Denial is one of those handsomely mounted Oscar bait dramas with recognizable actors that we respect and a poignant subject matter that we are required to take seriously if we hope to be respectable humans. So it is in theory impervious to criticism. After all, it reminds us all that we believe in the right things and are good people. Plus it’s based on a true story, so it has to be important, right? Meh…not so much. Mick Jackson’s souped up TV movie is too dull to respect, even with a few strong performances.
The film is about the evils of holocaust denial. Specifically David Irving (Timothy Spall), a British dingbat and military historian who dedicated his “career” to racism in the form of allegedly historical facts proving the falsehood of the Holocaust. Of course, printing that statement is theoretically libellous, which genuine holocaust historian Deborah E. Lipstadt (Rachel Weisz) discovered when she wrote a book featuring passages denouncing him. That meant she had to go to court in the UK and due to the peculiarities of local laws, the onus was on her to prove Irving’s guilt. Thankfully, she got a crack British law team to do the job and since they are played by talented British thespians like Andrew Scott and Tom Wilkinson, you know they’re good!
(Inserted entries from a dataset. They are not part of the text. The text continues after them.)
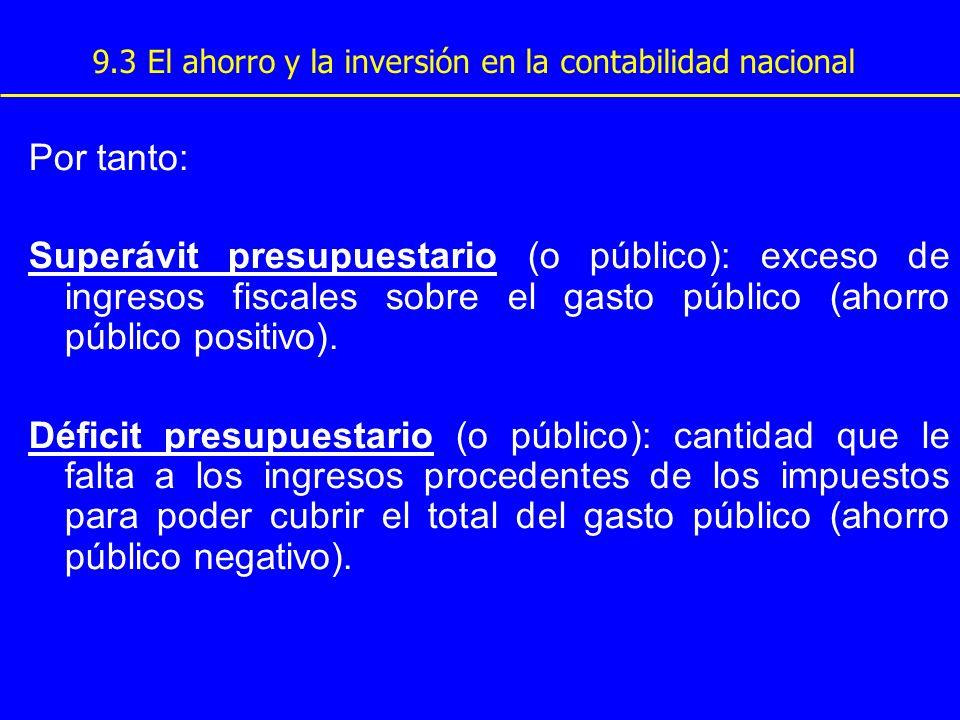9.3 El ahorro y la inversión en la contabilidad nacional Por tanto: Superávit presupuestario (o público): exceso de ingresos fiscales sobre el gasto p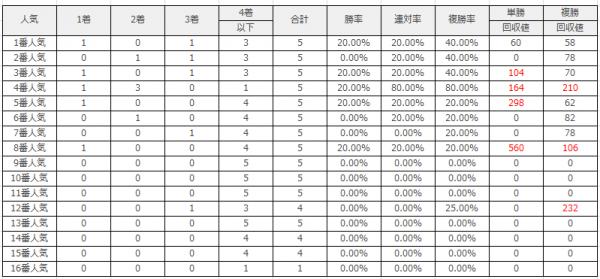 中山競馬場|中山芝3600mのデータ(人気)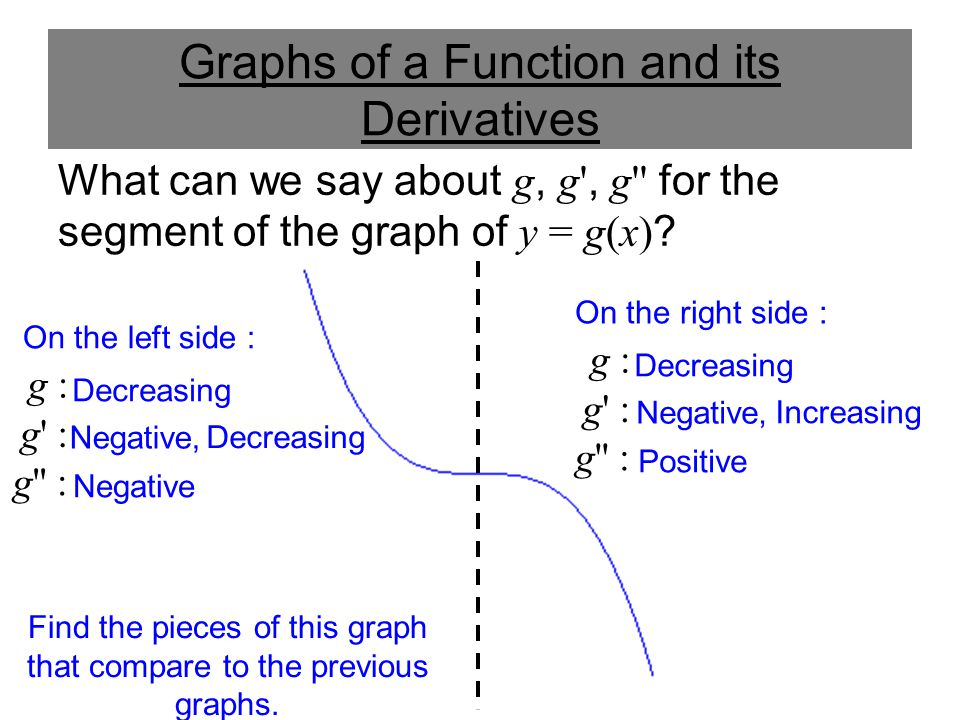 Graphs of a Function and its Derivatives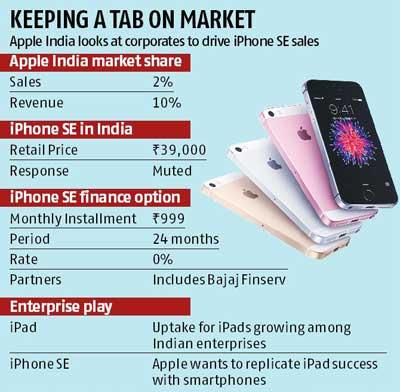 programme de leasing inde iphone Apple propose liPhone SE en leasing sur 2 ans en Inde face à des ventes timides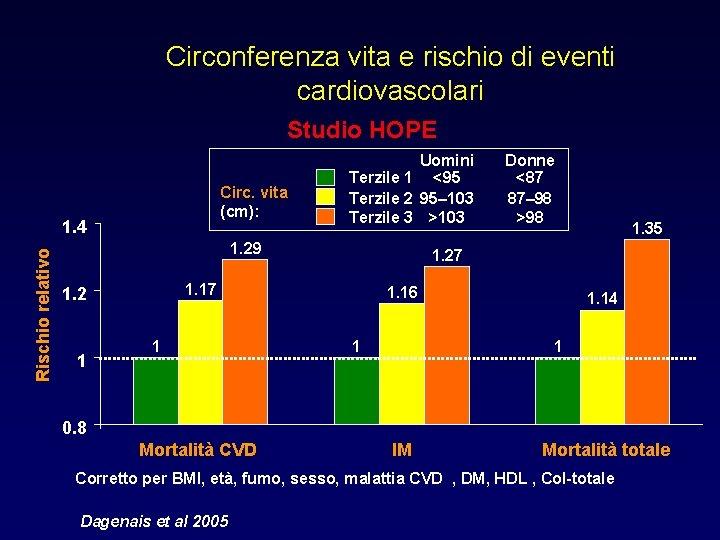 Circonferenza vita e rischio di eventi cardiovascolari Studio HOPE Circ. vita (cm): Rischio relativo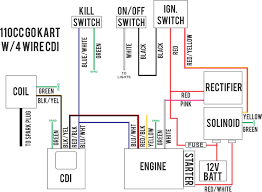 ignition wiring diagram atv wiring diagrams instruction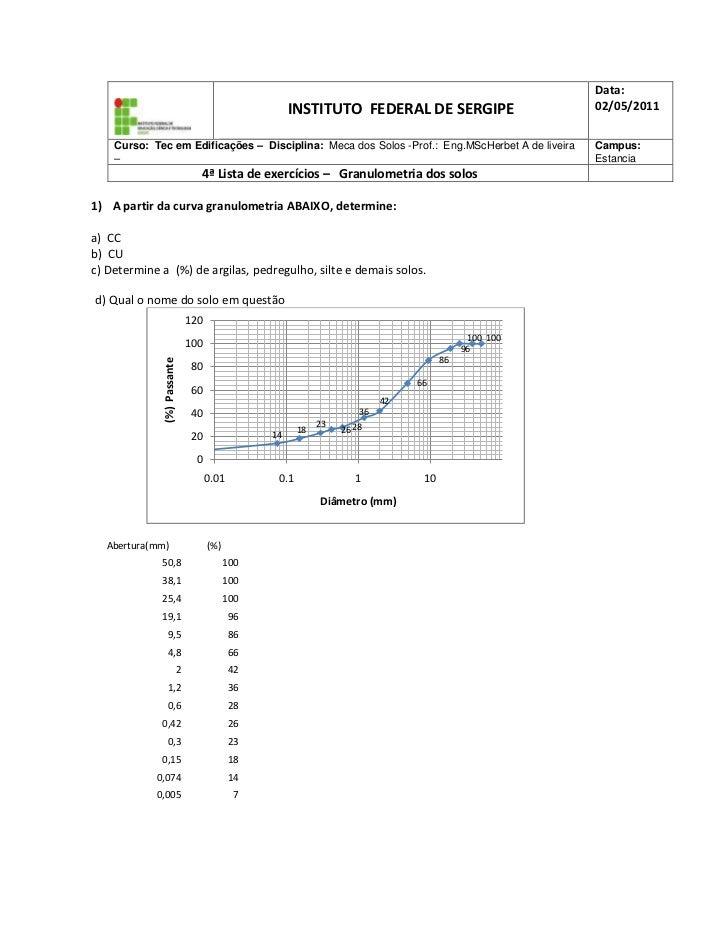 <br />INSTITUTO  FEDERAL DE SERGIPEData: 02/05/2011Curso:  Tec em Edificações –  Disciplina:  Meca dos Solos - Prof.:  En...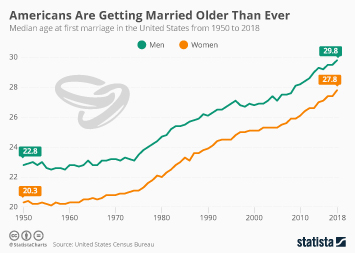 Americans Are Getting Married Older Than Ever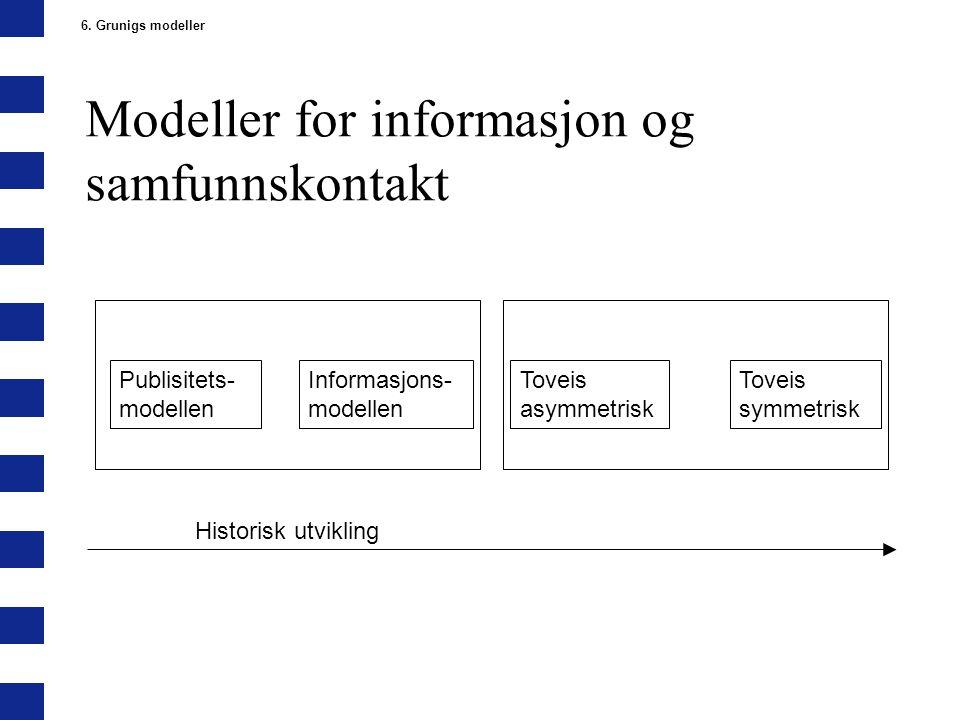 Modeller for informasjon og samfunnskontakt 6. Grunigs modeller Publisitets- modellen Informasjons- modellen Toveis asymmetrisk Toveis symmetrisk Hist
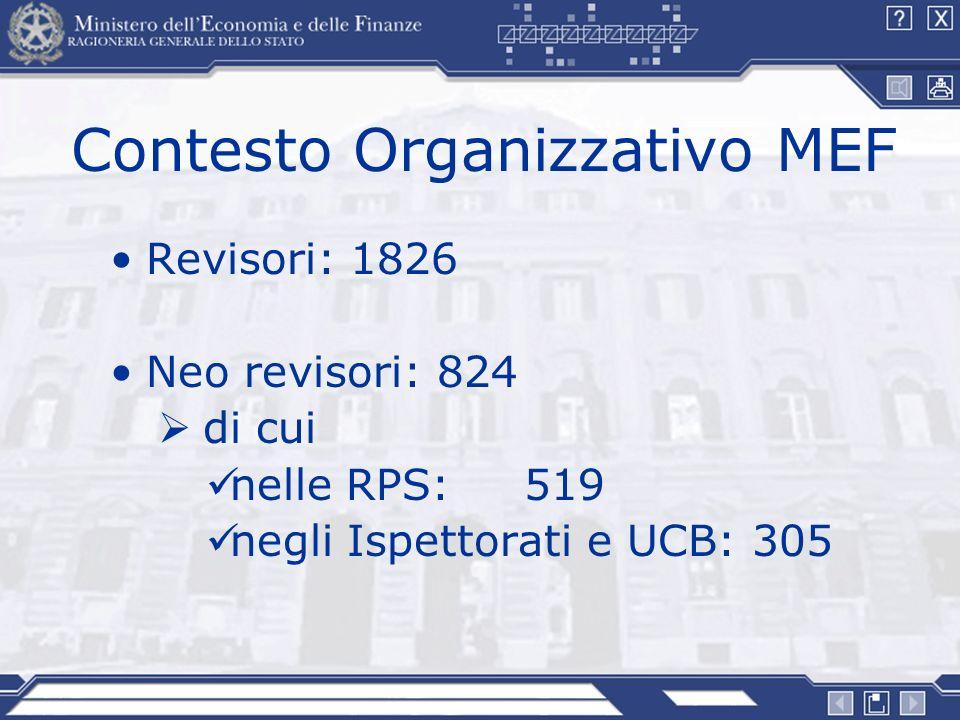 Contesto Organizzativo MEF Revisori: 1826 Neo revisori: 824 di cui nelle RPS: 519 negli Ispettorati e UCB: 305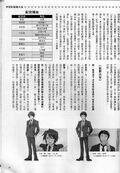 Frontier雜誌2008年4~5月訪談 (2)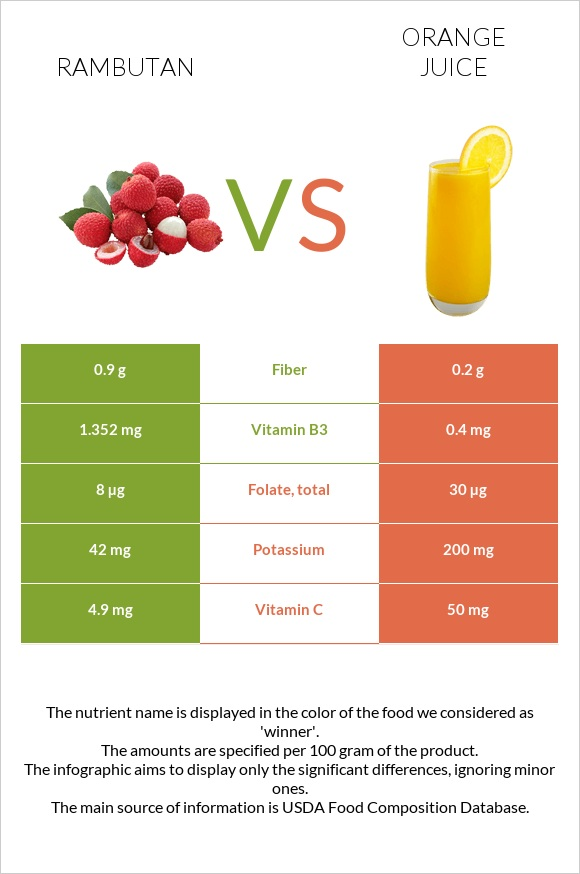 Rambutan vs Orange juice infographic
There aren’t really any surprises in Denial at any point. Even if you’ve never heard of the story before, you know exactly how it will end. This isn’t really a movie for serious cinephiles. It’s more for the casual folks who aren’t looking for interesting technique or challenging storytelling. You know, the type of audience who likes to have their cozy world confirmed after feigning outrage momentarily. That’s fine, it’ll work for them and Timothy Spall is quite good in a snooty British snake-charmer way. Unfortunately, there’s really nothing here to get particularly excited or enraged about. It’s a decidedly average affair all around. Ho-hum. Ah well.